This paper gives a somewhat gentle introduction to Bayesian inference: http://www.miketipping.com/papers/met-mlbayes.pdf
I got to section 2.3 without much problems but got stuck in understanding that section onwards. It starts by presenting a probabilistic regression framework where the likelihood of all data is given as:
$$ p(t|x,w,\sigma^2) = \prod_{n}p\left(t_n|x_n,w,\sigma^2\right) $$ where $t_n=y(x_n;w)+\epsilon_n$ is the 'target' value. Next, given a set of parameters $w$ and a hyperparameter $\alpha$, the prior is given as: $$ p(w|\alpha)=\prod_{m}\left(\frac{\alpha}{2\pi}\right)^{1/2}\exp\left({-\frac{\alpha}{2}w_m^2}\right) $$
I can then compute the posterior $p\left(w|t,\alpha,\sigma^2\right)$. What I don't understand is the following:
- In the first equation above, how should I interpret the product over the $N$ pairs of data $(t_n,x_n)$? Lets say I get two initial measurements from the real world, is $p\left(t|x,w,\sigma^2\right)$ supposed to give me a single real-valued probability? And how do I account for $w$ since it is not known yet?
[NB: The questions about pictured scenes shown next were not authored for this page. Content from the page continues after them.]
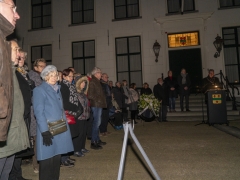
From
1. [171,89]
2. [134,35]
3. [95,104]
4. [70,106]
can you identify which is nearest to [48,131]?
[70,106]

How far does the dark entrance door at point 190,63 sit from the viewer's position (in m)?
12.7

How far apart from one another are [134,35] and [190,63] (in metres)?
3.90

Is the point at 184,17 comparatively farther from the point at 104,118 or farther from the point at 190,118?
the point at 104,118

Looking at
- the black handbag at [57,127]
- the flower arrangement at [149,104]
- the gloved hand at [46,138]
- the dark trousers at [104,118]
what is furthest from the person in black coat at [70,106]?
the flower arrangement at [149,104]

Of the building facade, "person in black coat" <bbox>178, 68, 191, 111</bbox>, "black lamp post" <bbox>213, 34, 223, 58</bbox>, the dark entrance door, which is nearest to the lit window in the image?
the building facade

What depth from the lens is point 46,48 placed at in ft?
49.3

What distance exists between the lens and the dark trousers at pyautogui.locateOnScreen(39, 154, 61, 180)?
8.94ft

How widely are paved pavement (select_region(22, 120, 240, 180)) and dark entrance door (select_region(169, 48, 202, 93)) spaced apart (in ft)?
22.8

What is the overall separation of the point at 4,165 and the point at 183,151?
373 centimetres

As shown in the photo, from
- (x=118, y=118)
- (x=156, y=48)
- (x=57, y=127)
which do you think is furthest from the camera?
(x=156, y=48)

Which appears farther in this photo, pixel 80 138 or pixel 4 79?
pixel 80 138

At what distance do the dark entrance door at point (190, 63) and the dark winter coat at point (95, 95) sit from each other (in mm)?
8527

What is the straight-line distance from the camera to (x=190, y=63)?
12.9 m

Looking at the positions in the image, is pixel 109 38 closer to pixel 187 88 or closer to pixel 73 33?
pixel 73 33
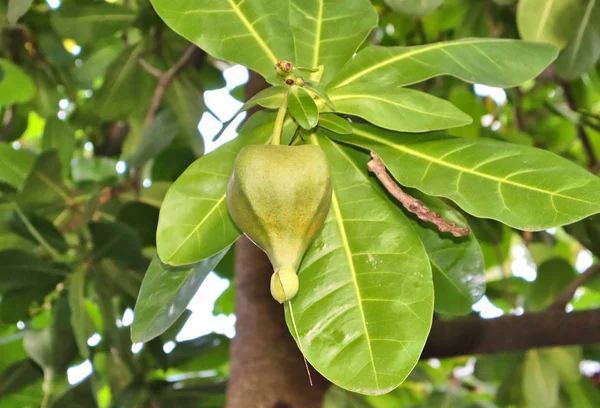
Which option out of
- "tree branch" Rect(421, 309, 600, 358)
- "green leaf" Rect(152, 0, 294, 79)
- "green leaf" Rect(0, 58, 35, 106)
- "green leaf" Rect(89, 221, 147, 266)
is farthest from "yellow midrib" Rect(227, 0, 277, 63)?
"green leaf" Rect(0, 58, 35, 106)

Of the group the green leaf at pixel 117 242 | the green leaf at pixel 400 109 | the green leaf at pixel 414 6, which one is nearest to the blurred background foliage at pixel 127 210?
the green leaf at pixel 117 242

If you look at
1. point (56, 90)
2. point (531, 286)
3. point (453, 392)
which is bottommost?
point (453, 392)

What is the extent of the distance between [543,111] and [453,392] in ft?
2.29

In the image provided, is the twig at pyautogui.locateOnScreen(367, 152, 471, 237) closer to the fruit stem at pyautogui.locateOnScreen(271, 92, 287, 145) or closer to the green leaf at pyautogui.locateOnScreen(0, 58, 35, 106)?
the fruit stem at pyautogui.locateOnScreen(271, 92, 287, 145)

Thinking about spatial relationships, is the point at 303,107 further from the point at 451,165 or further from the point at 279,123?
the point at 451,165

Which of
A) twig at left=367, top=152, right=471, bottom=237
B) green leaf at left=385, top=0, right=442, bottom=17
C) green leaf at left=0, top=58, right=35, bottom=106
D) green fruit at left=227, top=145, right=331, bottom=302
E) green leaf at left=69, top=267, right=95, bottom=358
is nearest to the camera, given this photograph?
green fruit at left=227, top=145, right=331, bottom=302

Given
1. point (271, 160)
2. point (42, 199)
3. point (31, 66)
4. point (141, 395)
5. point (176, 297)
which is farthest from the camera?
point (31, 66)

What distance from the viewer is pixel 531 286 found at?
132cm

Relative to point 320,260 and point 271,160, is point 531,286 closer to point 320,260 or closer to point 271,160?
point 320,260

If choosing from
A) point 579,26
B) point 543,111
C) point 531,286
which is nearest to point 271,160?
point 579,26

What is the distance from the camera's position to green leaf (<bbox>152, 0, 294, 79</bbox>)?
2.02 ft

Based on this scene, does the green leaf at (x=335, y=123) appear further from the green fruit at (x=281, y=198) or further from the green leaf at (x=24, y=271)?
the green leaf at (x=24, y=271)

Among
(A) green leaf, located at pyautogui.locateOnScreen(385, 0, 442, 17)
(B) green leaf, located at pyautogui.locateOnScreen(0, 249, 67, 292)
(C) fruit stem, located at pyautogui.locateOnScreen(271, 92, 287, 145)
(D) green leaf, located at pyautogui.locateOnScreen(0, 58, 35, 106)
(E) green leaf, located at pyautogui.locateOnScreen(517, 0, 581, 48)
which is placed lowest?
(B) green leaf, located at pyautogui.locateOnScreen(0, 249, 67, 292)

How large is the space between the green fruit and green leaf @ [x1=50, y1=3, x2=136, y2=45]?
Answer: 2.48 ft
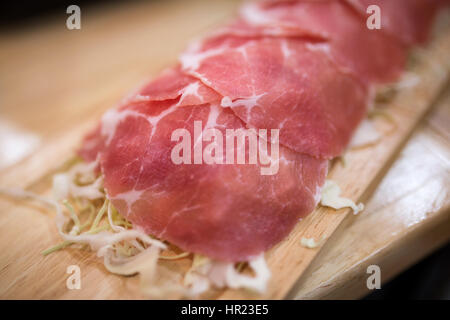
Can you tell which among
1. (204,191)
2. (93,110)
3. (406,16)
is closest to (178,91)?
(204,191)

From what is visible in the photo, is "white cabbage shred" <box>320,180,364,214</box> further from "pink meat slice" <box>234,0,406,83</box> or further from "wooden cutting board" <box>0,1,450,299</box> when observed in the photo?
"pink meat slice" <box>234,0,406,83</box>

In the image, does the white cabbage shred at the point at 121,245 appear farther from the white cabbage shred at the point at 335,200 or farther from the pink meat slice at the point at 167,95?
the white cabbage shred at the point at 335,200

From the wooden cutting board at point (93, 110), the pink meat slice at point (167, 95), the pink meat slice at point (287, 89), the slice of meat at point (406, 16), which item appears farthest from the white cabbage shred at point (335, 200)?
the slice of meat at point (406, 16)

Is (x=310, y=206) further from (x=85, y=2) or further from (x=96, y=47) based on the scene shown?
(x=85, y=2)

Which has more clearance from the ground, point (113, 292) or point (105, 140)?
point (105, 140)

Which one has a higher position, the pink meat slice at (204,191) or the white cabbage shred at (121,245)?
the pink meat slice at (204,191)

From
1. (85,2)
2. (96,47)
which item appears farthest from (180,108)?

- As far as I got it, $w$ is supposed to be a vector of size $M$ where $w_i$ contains the $i$th estimated value. Now, how can a prior for $w$ have a reference to its own vector elements if I don't know them yet? Shouldn't a prior be an independent distribution such as a Gaussian or Beta? Also, shouldn't a prior be independent of hyperparameters?
- Figure 4, on the article's page 8 has a plot from the prior and from the posteriors of an example using the $y=\sin(x)$ function with added Gaussian variance 0.2. How could I plot something similar in, say, Octave/Matlab or R?
I don't have a strong background in statistics so forgive me if this is too basic. Any help is appreciated.
Thanks in advance!